(Supplied material):

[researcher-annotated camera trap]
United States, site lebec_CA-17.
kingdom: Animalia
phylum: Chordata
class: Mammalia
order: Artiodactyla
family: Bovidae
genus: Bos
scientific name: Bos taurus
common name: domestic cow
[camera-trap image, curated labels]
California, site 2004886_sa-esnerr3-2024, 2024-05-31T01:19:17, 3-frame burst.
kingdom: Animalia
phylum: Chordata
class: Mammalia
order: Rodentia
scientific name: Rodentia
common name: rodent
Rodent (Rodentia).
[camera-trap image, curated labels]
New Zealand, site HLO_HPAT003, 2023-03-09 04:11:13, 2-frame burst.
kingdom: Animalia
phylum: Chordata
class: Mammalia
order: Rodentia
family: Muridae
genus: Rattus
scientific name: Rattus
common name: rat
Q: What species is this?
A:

(Instructions for the task): Restate all of the lines in the material exactly as they are.

(Response box):
[researcher-annotated camera trap]
United States, site lebec_CA-17.
kingdom: Animalia
phylum: Chordata
class: Mammalia
order: Artiodactyla
family: Bovidae
genus: Bos
scientific name: Bos taurus
common name: domestic cow
[camera-trap image, curated labels]
California, site 2004886_sa-esnerr3-2024, 2024-05-31T01:19:17, 3-frame burst.
kingdom: Animalia
phylum: Chordata
class: Mammalia
order: Rodentia
scientific name: Rodentia
common name: rodent
Rodent (Rodentia).
[camera-trap image, curated labels]
New Zealand, site HLO_HPAT003, 2023-03-09 04:11:13, 2-frame burst.
kingdom: Animalia
phylum: Chordata
class: Mammalia
order: Rodentia
family: Muridae
genus: Rattus
scientific name: Rattus
common name: rat
Q: What species is this?
A:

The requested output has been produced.